■ **Selection**
• • • • •

Defend Truth

Opinionista

Azapo and Biko’s Black Consciousness – a sorry disconnect

mm

Dr Maruping Phepheng is an author and scholar of the African immigrant and human mobility. His Twitter handle is @MP_Author.

Azapo, thanks to the generous power of Black Consciousness and Steve Biko, should be the most fashionable thing among university students today.

It is 41 years since the brutal murder of Steve Biko, the father of Black Consciousness (BC). Diabolical Gideon Nieuwoudt and his apartheid-era security hoodlums, acting faithfully to advance white supremacy and black oppression, saw to Biko’s death.

Today, interestingly, Gideon Nieuwoudt’s descendants – the ones who are beneficiaries of both apartheid and the post-94 dispensation, want to dictate how the past must be dealt with, revoltingly telling blacks to move on; to leave the past behind. What arrogance!

But who shall we say, today, is the mouthpiece of Biko and BC?

If we were in the late 70s, the 80s and 90s, this question would be purely rhetorical because everyone knew then that the Azanian People’s Organisation, Azapo, was the home of Biko’s BC, and that its activists were competent agents of BC and erudite repositories of what Biko and his cohorts stood for.

That was clear. Back then.

Today is a different place, so different that Azapo seems frozen at the periphery of our otherwise vibrant political landscape. So peripheral is Azapo that one would be forgiven to wonder if we can still say Biko’s BC is a living philosophy. Where, and who, is applying BC today?

• • • • •

■ **Extracted records**

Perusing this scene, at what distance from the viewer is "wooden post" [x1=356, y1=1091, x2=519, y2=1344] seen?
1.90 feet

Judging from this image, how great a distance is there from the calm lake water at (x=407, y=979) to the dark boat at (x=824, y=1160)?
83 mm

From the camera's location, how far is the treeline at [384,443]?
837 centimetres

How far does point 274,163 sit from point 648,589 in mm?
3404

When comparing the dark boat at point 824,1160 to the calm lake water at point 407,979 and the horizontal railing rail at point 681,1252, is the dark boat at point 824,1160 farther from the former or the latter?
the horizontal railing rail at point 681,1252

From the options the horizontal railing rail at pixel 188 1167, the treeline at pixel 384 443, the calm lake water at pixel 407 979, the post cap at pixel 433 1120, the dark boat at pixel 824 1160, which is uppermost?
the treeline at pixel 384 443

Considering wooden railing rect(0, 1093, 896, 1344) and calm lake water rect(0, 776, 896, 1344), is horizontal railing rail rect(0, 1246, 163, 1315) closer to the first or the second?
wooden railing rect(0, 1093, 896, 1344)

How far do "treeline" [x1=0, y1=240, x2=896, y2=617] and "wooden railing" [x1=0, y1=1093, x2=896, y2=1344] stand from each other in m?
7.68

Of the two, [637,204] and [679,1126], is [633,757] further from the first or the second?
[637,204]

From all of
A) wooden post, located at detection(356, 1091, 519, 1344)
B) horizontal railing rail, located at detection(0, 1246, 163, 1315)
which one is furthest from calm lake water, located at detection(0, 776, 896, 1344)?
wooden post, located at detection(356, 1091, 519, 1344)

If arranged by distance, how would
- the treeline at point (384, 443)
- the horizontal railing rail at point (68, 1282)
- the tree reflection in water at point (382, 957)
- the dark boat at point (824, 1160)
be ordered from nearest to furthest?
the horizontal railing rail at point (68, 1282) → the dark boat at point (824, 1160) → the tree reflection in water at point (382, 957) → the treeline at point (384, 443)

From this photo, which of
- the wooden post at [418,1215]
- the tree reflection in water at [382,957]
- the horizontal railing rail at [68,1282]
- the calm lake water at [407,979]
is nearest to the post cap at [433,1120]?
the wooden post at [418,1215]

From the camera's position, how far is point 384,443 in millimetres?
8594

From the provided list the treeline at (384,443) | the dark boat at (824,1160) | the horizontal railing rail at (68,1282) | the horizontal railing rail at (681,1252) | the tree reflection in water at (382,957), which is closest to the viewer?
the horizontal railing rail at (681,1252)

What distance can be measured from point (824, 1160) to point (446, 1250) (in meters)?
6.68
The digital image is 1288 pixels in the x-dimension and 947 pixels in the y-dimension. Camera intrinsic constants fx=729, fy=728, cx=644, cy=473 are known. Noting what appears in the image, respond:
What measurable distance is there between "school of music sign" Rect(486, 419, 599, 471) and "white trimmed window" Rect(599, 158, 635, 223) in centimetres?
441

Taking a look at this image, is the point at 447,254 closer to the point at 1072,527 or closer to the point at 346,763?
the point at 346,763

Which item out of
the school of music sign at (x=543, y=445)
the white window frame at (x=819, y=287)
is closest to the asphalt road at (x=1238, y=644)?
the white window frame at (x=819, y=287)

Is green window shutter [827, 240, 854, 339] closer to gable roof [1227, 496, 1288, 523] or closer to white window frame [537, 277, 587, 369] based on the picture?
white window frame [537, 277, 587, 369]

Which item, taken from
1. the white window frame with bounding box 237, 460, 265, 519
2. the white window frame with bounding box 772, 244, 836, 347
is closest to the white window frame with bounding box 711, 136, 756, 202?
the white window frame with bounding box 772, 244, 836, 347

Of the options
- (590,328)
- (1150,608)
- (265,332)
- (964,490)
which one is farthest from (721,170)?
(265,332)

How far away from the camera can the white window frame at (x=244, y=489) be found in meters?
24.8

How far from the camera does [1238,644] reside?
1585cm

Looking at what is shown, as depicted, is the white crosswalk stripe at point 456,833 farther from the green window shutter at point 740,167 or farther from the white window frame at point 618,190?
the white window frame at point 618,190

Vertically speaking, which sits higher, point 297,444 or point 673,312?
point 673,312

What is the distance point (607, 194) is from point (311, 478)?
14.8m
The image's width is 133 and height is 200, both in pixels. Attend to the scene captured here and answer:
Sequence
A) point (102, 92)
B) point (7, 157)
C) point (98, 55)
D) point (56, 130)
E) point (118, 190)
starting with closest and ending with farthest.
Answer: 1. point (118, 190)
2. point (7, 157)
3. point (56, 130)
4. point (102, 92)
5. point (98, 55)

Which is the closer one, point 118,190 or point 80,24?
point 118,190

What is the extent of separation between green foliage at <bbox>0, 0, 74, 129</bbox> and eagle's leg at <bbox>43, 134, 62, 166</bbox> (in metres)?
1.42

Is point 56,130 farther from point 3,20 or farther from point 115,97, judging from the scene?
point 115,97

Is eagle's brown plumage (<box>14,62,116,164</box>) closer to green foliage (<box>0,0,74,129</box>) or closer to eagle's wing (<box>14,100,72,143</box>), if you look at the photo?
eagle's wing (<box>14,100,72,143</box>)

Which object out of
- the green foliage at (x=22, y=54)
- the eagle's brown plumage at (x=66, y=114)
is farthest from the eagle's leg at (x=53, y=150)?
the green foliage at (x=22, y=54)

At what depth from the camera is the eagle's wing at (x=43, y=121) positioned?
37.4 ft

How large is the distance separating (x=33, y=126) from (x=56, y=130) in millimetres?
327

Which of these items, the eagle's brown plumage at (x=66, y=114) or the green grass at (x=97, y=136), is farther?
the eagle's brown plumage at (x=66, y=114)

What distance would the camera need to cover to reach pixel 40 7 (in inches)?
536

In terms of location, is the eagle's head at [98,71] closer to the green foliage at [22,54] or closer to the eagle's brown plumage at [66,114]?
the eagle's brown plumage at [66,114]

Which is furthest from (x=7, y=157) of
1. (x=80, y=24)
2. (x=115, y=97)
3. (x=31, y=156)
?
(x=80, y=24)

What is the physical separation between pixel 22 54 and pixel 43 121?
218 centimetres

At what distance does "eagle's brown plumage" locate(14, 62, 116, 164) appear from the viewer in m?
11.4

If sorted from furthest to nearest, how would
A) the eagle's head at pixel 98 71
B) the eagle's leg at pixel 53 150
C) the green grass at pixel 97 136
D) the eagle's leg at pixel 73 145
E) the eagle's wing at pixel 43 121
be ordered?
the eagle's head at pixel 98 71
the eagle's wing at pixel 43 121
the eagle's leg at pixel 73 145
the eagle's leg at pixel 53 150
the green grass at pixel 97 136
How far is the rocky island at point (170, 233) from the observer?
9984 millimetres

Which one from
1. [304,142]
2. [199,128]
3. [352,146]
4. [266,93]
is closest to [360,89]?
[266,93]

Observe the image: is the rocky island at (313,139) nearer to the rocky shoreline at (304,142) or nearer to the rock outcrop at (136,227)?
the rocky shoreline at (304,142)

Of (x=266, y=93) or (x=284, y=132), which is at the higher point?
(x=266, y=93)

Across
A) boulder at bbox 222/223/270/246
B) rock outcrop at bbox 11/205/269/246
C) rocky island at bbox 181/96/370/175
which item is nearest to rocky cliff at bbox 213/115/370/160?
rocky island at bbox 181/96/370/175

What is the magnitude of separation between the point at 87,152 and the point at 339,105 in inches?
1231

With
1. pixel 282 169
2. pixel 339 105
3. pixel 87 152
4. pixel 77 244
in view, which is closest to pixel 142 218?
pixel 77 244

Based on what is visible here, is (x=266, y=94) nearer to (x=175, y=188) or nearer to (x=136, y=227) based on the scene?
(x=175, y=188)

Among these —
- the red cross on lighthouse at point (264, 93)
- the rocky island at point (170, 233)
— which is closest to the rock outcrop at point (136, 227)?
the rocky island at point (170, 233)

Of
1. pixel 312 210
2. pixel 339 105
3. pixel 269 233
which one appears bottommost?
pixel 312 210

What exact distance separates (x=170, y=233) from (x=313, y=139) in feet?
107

• • • • •

■ **What is expected**
Output the opinion piece on Azapo and Black Consciousness in full, word for word. The data has no connection to the opinion piece on Azapo and Black Consciousness.

■ **The answer**
Defend Truth

Opinionista

Azapo and Biko’s Black Consciousness – a sorry disconnect

mm

Dr Maruping Phepheng is an author and scholar of the African immigrant and human mobility. His Twitter handle is @MP_Author.

Azapo, thanks to the generous power of Black Consciousness and Steve Biko, should be the most fashionable thing among university students today.

It is 41 years since the brutal murder of Steve Biko, the father of Black Consciousness (BC). Diabolical Gideon Nieuwoudt and his apartheid-era security hoodlums, acting faithfully to advance white supremacy and black oppression, saw to Biko’s death.

Today, interestingly, Gideon Nieuwoudt’s descendants – the ones who are beneficiaries of both apartheid and the post-94 dispensation, want to dictate how the past must be dealt with, revoltingly telling blacks to move on; to leave the past behind. What arrogance!

But who shall we say, today, is the mouthpiece of Biko and BC?

If we were in the late 70s, the 80s and 90s, this question would be purely rhetorical because everyone knew then that the Azanian People’s Organisation, Azapo, was the home of Biko’s BC, and that its activists were competent agents of BC and erudite repositories of what Biko and his cohorts stood for.

That was clear. Back then.

Today is a different place, so different that Azapo seems frozen at the periphery of our otherwise vibrant political landscape. So peripheral is Azapo that one would be forgiven to wonder if we can still say Biko’s BC is a living philosophy. Where, and who, is applying BC today?